§ **SUPPLIED PASSAGE**:

[Start of section]

PRC2 increases breast cancer cell invasion and metastasis
Metastatic breast cancer cells within adjacent lymph nodes have been shown to overexpress PRC2, which could suggest cells have acquired this alteration to gain the capacity to successfully metastasize (75). Within the primary tumor, matrix metallopeptidases (MMPs) play a key role in the degradation of the extracellular matrix (ECM) in the tumor microenvironment (TME) (76). The degradation of the ECM results in a higher frequency of the invasion and metastasis of breast cancer (77). Elevated EZH2 levels are associated with the repression of tissue inhibitors metalloproteinases (TIMPs) in triple-negative breast cancer (TNBC) (78). Specifically, EZH2 represses TIMP expression through the induction of the H3K27me3 silencing modification (78). Without TIMP proteins, MMP2 and MMP9 activity is increased, thus potentiating the metastatic capacity of breast cancer cells (78). This has also been observed in other types of cancer, such as ovarian and prostate cancer (79,80).
Another potential target of the PRC2 complex that affects metastatic potential is the repression of growth differentiation factor-15 (GDF15) (81). Yes-associated protein (YAP) is an upstream regulator of the PRC2 complex that promotes trimethylation of H3K27 at the GDF15 promoter, leading to the suppression of GDF15 (81). When YAP is knocked down, the metastatic potential is decreased, suggesting that this recruitment of PRC2 to GDF15 may affect the aggressiveness of breast cancer cells (81). YAP expression and its role in breast cancers have been controversial with some research indicating a tumor-suppressive role, while others suggesting an oncogenic role (81-84).
PRC2 decreases apoptosis
Compounds that suppress PRC2 activity, such as 3-deazaneplanocin A (DZNeP), have been observed to re-induce apoptosis, leading to targeted cell death (85). F-box protein 32 (FBXO32) has been identified as a key effector of apoptosis in this process (85). Due to this re-expression, it can be suggested that during abnormal PRC2 activity, apoptosis is suppressed by reducing FBXO32 levels. Further support for a role of PRC2 in apoptosis includes the observation that elevated levels of EZH2 are associated with reduced apoptosis following DNA damage, while decreased levels of EZH2 potentially facilitate apoptosis (86-89). Mechanistically, FBXO32 is repressed by EZH2 (86). FBXO32 normally directly binds p21 for protease degradation within p53-proficient cells and additionally induces apoptosis in p53-deficient cells through CHK1 activation (86). When EZH2 is depleted, G1 and G2/M checkpoints of the cell cycle are inhibited, leading to the initiation of apoptosis with or without p53 involvement (86).

[End of section]

§ **ACTIVITY A**:
Answer these questions from the passage on PRC2 in breast cancer:
(i) Through which silencing modification does EZH2 repress TIMP expression?
(ii) Which upstream regulator of the PRC2 complex promotes trimethylation of H3K27 at the GDF15 promoter?
(iii) Which F-box protein is identified as a key effector of apoptosis?
§ **ACTIVITY B**: Pick up the passage on PRC2 in breast cancer after its final sentence and keep writing.
Nothing in the material is needed for the tasks on the PRC2 passage.

§ **INPUT DATA**:
[Start of section]

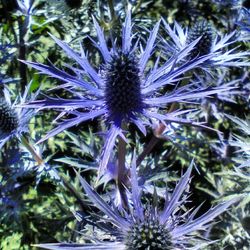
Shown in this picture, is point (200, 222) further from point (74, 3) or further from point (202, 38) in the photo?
point (74, 3)

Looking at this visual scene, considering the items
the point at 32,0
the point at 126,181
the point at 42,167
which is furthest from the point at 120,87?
the point at 32,0

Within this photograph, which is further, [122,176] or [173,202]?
[122,176]

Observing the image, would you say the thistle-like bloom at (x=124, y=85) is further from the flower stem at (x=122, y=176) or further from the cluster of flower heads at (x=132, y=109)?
the flower stem at (x=122, y=176)

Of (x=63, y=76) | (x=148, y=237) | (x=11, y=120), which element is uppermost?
(x=63, y=76)

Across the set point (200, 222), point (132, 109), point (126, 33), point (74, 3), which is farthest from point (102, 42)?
point (74, 3)

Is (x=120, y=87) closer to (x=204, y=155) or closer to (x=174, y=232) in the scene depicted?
(x=174, y=232)

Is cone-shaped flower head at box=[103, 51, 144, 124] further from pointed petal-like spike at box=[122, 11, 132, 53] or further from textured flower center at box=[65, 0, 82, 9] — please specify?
textured flower center at box=[65, 0, 82, 9]

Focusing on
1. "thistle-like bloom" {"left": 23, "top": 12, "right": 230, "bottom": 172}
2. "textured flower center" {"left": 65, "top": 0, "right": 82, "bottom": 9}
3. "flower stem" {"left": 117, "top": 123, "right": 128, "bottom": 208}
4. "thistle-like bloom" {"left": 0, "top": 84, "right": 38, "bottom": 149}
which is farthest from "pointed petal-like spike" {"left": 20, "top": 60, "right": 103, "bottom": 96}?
"textured flower center" {"left": 65, "top": 0, "right": 82, "bottom": 9}
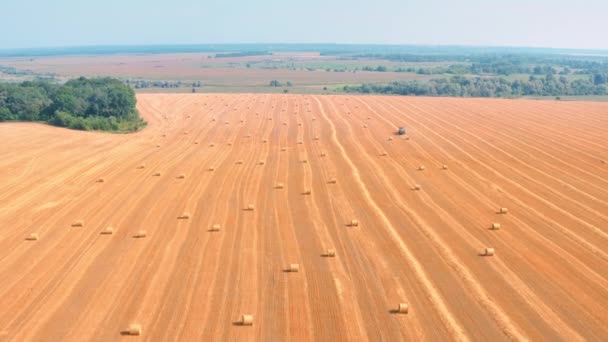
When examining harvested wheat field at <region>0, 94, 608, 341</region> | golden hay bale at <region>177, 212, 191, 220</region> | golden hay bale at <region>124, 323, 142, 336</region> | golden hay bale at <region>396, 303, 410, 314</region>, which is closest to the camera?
golden hay bale at <region>124, 323, 142, 336</region>

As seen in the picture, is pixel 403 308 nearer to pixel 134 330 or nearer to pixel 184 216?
pixel 134 330

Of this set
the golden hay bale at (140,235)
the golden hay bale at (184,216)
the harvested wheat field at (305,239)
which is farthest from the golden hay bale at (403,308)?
the golden hay bale at (184,216)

[End of section]

§ **FINAL ANSWER A**:
(i) H3K27me3
(ii) Yes-associated protein (YAP)
(iii) F-box protein 32 (FBXO32)

§ **FINAL ANSWER B**:
Another suggested pathway for evading apoptosis involves the deregulation of the pRB/E2F pathway. When EZH2 is activated by E2F1, E2F1-mediated apoptosis is suppressed (87). This regulation of EZH2 leads to methyltransferase activity at the promoter of BIM1 to induce the trimethylation of H3K27, and furthermore, to suppress BIM1 expression (87). This process, induced by the pRB/E2F pathway, suggests that suppressing BIM1 is a potential alteration that occurs in cancer cells to escape apoptosis through epigenetic regulations. Within clinical cases, a high EZH2 expression is associated with a poor outcome, while BMI1 overexpression is associated with good outcomes (90).
PRC2 induces epithelial-to-mesenchymal transition (EMT)
An indication of EMT is the loss of E-cadherin (CDH1) expression, a cell-to-cell adhesion molecule present in epithelial cells (91). The downregulation of CDH1 is associated with increased invasiveness and progression in breast cancer (91-93). The repression of CDH1 has been suggested to occur through the H3K27me3 marker created by the PRC2 complex (94). SNAI1 is associated with the increased binding of PRC2 to the promoter of CDH1, leading to increased metastasis, invasion and EMT (94). SNAI1 can be regulated by the microRNA (miRNA/miR)-200 family to induce this PRC2 recruitment. This will be addressed in further detail below.
7. EZH2 has oncogenic properties independent of the PRC2 complex
Although EZH2 is a core PRC2 protein, it may also function independent of the PRC2 complex (95,96). It has been suggested that EZH2 forms an additional complex with foxhead box M1 (FOXM1) under hypoxic conditions (97). Hypoxia-inducible factor 1-alpha (HIF1A) induces EZH2 expression, but suppresses SUZ12 and EED expression and this scenario of elevated EZH2 protein levels in the absence of SUZ12 and EED promotes EZH2-FOXM1 interaction, resulting in the elevated expression of MMPs and increases tumor invasion (97). With this in mind, research that aims to address the effects of the PRC2 complex on cancer progression cannot solely measure EZH2 activity and increased H3K27me3 levels should be measured to confirm PRC2 activity.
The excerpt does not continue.